• _Texto_

┌──

El derecho a la defensa en juicio conlleva normalmente aun cuando no necesariamente, como se dirá luego, el derecho “a la asistencia de letrado” que se consagra desde la detención19 (arts. 17.3 y
24.2 CE), vale decir a disponer del consejo y representación de jurisperitos, Abogado y Procurador (ATC 158/1996)20. No se olvide al respecto que esa asistencia jurídica le puede ser tan necesaria a quien ejerce la abogacía como al lego en Derecho, para la buena defensa de un asunto propio sin que su discernimiento sea cegado por la pasión21. “El Abogado que se defiende a sí mismo, tiene un tonto por cliente” dice un proverbio inglés22.

└──

• _Datos mostrados_
┌──

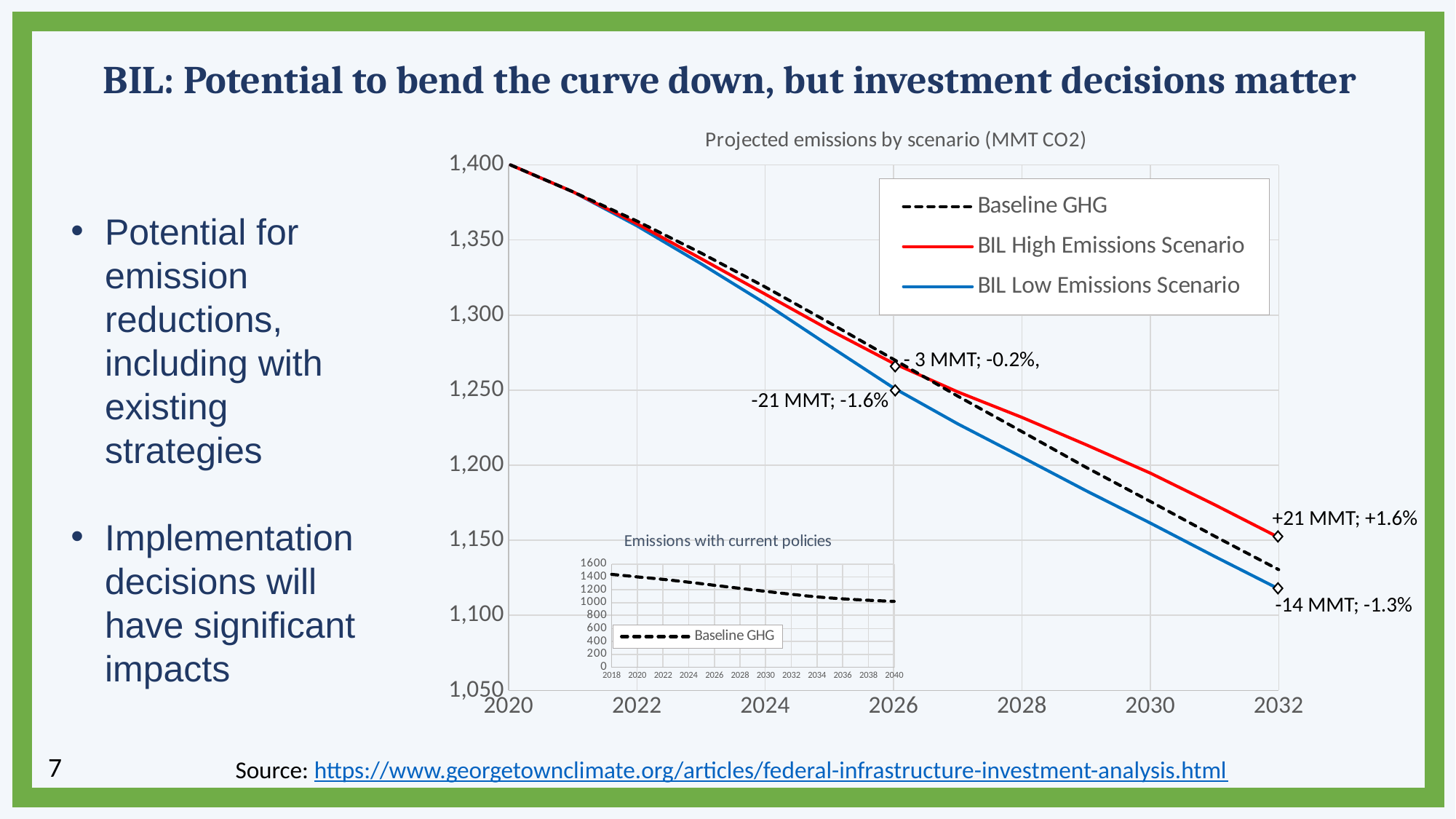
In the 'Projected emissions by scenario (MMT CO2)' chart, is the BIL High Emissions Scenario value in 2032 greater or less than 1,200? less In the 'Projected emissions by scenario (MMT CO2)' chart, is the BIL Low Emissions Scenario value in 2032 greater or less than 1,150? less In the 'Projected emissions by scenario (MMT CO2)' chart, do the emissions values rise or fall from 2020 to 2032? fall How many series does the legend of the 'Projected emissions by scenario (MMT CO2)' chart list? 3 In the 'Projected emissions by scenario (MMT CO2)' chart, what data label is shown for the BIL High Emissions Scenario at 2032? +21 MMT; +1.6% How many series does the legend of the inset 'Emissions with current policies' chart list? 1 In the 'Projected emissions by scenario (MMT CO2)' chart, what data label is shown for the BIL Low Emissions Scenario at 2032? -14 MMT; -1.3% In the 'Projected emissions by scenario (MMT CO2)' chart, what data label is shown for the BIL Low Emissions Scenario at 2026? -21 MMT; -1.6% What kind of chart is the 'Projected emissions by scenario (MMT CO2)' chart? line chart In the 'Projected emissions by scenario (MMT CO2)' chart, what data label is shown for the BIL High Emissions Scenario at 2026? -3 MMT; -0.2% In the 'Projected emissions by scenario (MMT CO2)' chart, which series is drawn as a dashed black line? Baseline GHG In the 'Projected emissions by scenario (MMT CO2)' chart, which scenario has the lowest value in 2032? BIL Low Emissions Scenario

└──

• _Tareas pendientes_
**a.** Reescribe el fragmento del texto sobre el derecho a la defensa que va entre "El derecho a" y "un proverbio inglés22.", ambos incluidos, y cambia "jurisperitos" por "juristas".
**b.** Responde con el texto sobre el derecho a la defensa:
(i) ¿Desde qué momento se consagra el derecho a la asistencia de letrado?
(ii) ¿Qué artículos de la CE se citan para ese derecho?
(iii) ¿De qué origen es el proverbio que se cita?
**c.** Escribe la continuación del texto sobre el derecho a la defensa en juicio a partir de su última oración.
Las líneas no hacen falta para resolver nada de lo que se pide.

• _Respuestas escritas_
**a.**
El derecho a la defensa en juicio conlleva normalmente aun cuando no necesariamente, como se dirá luego, el derecho “a la asistencia de letrado” que se consagra desde la detención19 (arts. 17.3 y
24.2 CE), vale decir a disponer del consejo y representación de juristas, Abogado y Procurador (ATC 158/1996)20. No se olvide al respecto que esa asistencia jurídica le puede ser tan necesaria a quien ejerce la abogacía como al lego en Derecho, para la buena defensa de un asunto propio sin que su discernimiento sea cegado por la pasión21. “El Abogado que se defiende a sí mismo, tiene un tonto por cliente” dice un proverbio inglés22.

**b.**
(i) Desde la detención.
(ii) Los artículos 17.3 y 24.2.
(iii) Es un proverbio inglés.

**c.**
Para dotar de contenido real a tal derecho subjetivo, nacido directamente de la Constitución, evitando así que se reduzca a una retórica declaración de buenos propósitos, la Administración General del Estado asume una actividad prestacional y se hace cargo de los honorarios devengados por la representación y la asistencia en juicio de quienes sean merecedores de esa ayuda por reunir las condiciones legalmente previstas23. El ingrediente social del Estado de Derecho «que significa una acción tuitiva del más débil o desvalido cuando surge un conflicto en el cual la prepotencia del contrario le haría siempre ser el perdedor, para conseguir así la igualdad real y efectiva de individuos y grupos, a la cual encamina el art. 9 de la Constitución24, explica la raíz profunda del derecho a la justicia gratuita de quienes no tengan los medios económicos suficientes para afrontar los gastos que genere un litigio (art. 119 C.E.) como dije ya en mi voto particular a la STC 16/199425.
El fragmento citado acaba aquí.